### INSTRUCTION
Convert the stretch of the material below, from the line containing "How far can" through the line containing "3642 millimetres", into a Markdown table with the columns Row and Content, leaving out blank lines. Each row should hold the line's number in that stretch and the line itself.

### INPUT RECORDS
- - - - -
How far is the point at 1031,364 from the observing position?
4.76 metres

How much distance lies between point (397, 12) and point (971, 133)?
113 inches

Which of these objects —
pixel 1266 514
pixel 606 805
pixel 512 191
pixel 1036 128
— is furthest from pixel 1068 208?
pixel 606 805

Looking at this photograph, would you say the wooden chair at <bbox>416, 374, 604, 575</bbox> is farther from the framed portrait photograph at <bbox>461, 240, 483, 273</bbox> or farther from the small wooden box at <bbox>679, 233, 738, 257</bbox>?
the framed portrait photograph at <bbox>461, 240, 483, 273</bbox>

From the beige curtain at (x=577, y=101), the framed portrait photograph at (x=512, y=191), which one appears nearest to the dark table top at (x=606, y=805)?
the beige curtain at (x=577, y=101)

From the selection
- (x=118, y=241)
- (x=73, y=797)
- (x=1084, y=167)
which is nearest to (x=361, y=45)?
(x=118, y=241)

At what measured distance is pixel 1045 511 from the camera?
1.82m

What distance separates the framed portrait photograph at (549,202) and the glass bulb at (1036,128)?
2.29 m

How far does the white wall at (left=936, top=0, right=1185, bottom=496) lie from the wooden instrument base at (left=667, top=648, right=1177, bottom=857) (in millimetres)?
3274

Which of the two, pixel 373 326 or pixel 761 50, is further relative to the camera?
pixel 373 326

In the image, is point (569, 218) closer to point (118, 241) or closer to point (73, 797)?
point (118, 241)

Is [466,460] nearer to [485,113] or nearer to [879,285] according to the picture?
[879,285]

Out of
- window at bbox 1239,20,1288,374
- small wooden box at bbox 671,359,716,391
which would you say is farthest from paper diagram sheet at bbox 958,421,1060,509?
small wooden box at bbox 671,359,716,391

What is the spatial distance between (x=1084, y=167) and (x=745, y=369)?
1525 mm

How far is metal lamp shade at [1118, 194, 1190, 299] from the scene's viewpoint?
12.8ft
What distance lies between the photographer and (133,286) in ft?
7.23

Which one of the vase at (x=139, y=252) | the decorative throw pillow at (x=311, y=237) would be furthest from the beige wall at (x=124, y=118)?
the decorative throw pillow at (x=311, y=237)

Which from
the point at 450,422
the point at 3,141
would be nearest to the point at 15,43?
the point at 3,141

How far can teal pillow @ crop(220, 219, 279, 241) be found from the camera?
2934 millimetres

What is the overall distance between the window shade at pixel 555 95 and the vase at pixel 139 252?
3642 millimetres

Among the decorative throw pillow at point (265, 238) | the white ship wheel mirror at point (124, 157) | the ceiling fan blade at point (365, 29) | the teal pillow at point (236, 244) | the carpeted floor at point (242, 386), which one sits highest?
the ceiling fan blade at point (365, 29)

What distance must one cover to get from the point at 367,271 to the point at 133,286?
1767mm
- - - - -
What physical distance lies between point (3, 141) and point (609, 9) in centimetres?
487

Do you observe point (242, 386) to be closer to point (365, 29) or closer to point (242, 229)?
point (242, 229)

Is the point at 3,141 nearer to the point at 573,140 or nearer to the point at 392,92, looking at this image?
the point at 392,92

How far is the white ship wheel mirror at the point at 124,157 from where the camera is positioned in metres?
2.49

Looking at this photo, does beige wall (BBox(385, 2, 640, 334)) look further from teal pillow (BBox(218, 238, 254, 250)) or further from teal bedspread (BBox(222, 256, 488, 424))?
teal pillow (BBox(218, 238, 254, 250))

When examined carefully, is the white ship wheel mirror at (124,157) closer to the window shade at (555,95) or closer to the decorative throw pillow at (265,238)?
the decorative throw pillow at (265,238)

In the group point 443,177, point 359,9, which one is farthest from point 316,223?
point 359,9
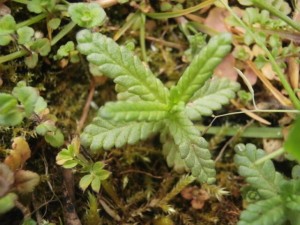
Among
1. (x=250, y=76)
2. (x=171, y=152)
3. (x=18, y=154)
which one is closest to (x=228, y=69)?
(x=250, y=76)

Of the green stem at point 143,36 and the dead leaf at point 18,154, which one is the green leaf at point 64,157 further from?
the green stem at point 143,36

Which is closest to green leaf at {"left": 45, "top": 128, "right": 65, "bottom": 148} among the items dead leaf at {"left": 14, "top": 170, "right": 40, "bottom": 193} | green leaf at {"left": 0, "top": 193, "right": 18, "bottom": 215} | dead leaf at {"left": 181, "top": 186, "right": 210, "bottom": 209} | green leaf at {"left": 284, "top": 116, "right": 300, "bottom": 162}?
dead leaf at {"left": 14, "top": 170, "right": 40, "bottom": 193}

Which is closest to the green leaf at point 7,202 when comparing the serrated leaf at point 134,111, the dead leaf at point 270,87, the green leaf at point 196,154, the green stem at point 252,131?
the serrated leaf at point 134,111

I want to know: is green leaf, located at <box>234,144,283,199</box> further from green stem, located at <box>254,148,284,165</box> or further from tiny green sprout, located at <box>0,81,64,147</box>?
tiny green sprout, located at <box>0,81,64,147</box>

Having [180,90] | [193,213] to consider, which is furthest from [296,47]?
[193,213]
- - - - -
### SOLUTION FOR THIS EXERCISE
| Row | Content |
|---|---|
| 1 | How far can teal pillow @ crop(220, 219, 279, 241) be found from the camera? |
| 2 | 2934 millimetres |
| 3 | What is the overall distance between the window shade at pixel 555 95 and the vase at pixel 139 252? |
| 4 | 3642 millimetres |